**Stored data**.
++++
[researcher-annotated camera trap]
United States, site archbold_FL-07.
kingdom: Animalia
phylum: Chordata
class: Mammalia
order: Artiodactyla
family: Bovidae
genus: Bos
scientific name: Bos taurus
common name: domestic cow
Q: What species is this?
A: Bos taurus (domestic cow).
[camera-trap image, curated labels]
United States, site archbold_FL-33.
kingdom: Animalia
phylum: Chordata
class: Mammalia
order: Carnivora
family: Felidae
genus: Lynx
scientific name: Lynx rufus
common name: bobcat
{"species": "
++++
**Exercise details**.
All the lines above are to be copied exactly, with none left out.

**Expected answer**.
[researcher-annotated camera trap]
United States, site archbold_FL-07.
kingdom: Animalia
phylum: Chordata
class: Mammalia
order: Artiodactyla
family: Bovidae
genus: Bos
scientific name: Bos taurus
common name: domestic cow
Q: What species is this?
A: Bos taurus (domestic cow).
[camera-trap image, curated labels]
United States, site archbold_FL-33.
kingdom: Animalia
phylum: Chordata
class: Mammalia
order: Carnivora
family: Felidae
genus: Lynx
scientific name: Lynx rufus
common name: bobcat
{"species": "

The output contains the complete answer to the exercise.